--- START Text ---

In the period of Neoabsolutism, industrialisation and urbanisation increased rapidly, and more and more workers were employed in large-scale enterprises where it was easier to organise workers and, in particular, to resort to strikes as a measure to assert their claims. At the same time, workers formed craft associations (Fachvereine), which not only aimed at higher wages but also stressed work ethics and qualifications. It was on account of these latter characteristics that the fachvereine became influential, mostly in such trades as printing.


From 1861 onward a series of new workers' associations were founded, mostly on the basis of individual crafts. The Wiener Arbeiterverein, founded in 1867, on the other hand, was interdisciplinary in nature. In addition, workers' educational societies ( Arbeiterbildungsvereine) were founded in Vienna and in some smaller towns. In 1872 there were 59 such workers' educational societies and 78 union-type craft associations with a total of 80,000 members. The Arbeiterbildungsverein of Vienna boasted 35.000 members in 1879. Ideologically, these associations took their orientation from the ideas of the German Social Democrats, they sympathised with the First Workers' International of 1864 and thus furnished the authorities with a pretence for prohibiting such associations. In 1870 leading personalities of the Vienna association were tried for treason, which led to massive street protests. In the same year, however, the Reichsrat adopted an association law which allowed workers to form political associations.


Since that time, the workers' movement has maintained close links with the Social-Democratic Party. The years from 1871 to 1888 were characterised by internal struggles between the moderates (H. Oberwinder) and radicals (A. Scheu). On the basis of the Socialism Act of 1886 a state of emergency was declared in various regions, there were 13 trials and 379 persons were forced into exile. It was at this time that V. Adler came to the fore, advocating better working conditions for the workers of the Wienerberger brickworks in his capacity as works inspector; he also founded the newspaper "Gleichheit" ("Equality") in 1886. He achieved consensus among the different groups at the Hainfelder Parteitag of 1888/89 and founded the Sozialdemokratische Partei Oesterreichs (Austrian Social Democratic Party). On July 12, 1889 the first number of the Arbeiterzeitung newspaper was issued. In the period that followed the party gave itself an organisational structure, and from 1890 onwards the first May Manifestations May Day Mai were held in all parts of the monarchy. A series of associations were founded which aimed at achieving universal suffrage ( electoral law). The Social Democrats successfully canvassed the support of workers in certain industries, such as factory and railway workers. Under the influence of these developments, far-reaching social and workers' protection legislation was passed (works inspectors, 1883; Accident Insurance, 1887; Health Insurance, 1888). In the struggle for these achievements the Trade Unions assumed increasing importance as the second pillar of the workers' movement.

--- END Text ---
--- START Given data ---

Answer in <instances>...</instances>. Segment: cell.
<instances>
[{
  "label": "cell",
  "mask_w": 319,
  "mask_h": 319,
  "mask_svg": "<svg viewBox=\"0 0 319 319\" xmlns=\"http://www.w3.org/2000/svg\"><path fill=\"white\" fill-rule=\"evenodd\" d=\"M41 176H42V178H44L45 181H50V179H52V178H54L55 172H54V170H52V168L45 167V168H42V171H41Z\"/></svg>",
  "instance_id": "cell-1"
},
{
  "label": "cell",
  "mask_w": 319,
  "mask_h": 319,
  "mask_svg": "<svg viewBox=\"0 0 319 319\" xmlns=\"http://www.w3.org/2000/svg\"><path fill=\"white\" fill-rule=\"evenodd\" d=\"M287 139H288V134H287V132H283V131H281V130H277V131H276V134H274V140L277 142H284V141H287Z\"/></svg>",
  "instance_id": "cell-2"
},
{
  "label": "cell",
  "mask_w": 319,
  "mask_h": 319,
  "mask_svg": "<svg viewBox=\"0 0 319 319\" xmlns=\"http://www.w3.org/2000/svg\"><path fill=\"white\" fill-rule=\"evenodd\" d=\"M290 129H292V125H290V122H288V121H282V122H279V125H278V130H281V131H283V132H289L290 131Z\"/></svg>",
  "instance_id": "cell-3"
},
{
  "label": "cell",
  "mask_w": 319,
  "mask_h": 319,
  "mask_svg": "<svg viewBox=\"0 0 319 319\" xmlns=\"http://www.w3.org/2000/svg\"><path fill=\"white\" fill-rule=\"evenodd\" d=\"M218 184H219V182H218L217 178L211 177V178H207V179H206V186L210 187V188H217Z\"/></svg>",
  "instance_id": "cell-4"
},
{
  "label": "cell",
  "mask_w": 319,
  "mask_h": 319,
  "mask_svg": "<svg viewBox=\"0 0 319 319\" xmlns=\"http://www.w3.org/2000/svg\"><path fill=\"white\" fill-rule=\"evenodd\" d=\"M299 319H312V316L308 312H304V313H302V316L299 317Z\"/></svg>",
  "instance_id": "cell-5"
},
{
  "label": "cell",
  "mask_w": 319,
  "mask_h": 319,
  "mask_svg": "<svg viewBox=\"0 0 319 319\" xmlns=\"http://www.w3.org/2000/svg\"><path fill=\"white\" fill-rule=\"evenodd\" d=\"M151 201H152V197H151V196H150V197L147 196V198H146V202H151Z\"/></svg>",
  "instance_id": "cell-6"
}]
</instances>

--- END Given data ---

- _Request 1_
Can you write out the account of the Austrian workers' movement again, starting at "In the period of" and ending after "trades as printing.", and substitute "walkouts" for "strikes"?
- _Request 2_
Can you resume the account of the Austrian workers' movement after its last sentence?
The stored items aren't needed here.

- _Expected output 1_
In the period of Neoabsolutism, industrialisation and urbanisation increased rapidly, and more and more workers were employed in large-scale enterprises where it was easier to organise workers and, in particular, to resort to walkouts as a measure to assert their claims. At the same time, workers formed craft associations (Fachvereine), which not only aimed at higher wages but also stressed work ethics and qualifications. It was on account of these latter characteristics that the fachvereine became influential, mostly in such trades as printing.

- _Expected output 2_
The social encyclical "Rerum novarum" promulgated by Pope Leo XIII in 1891 inspired the creation of a Christian workers' movement Christian Socialist Movement. Christian workers' associations were later founded, and in 1902 they united to form a "Reichsverband" of non-political associations of Christian workers under L. Kunschak. They held their first conference in Vienna in 1907 but remained much weaker than the Social-Democratic organisations.


After massive demonstrations the Social-Democratic workers' movement achieved a major political success when universal suffrage (for men) was introduced, under which the members of the Abgeordnetenhaus were elected for the first time in 1907. The Social Democrats obtained 87 out of a total of 516 seats. In 1911, increases in food prices resulted in major demonstrations.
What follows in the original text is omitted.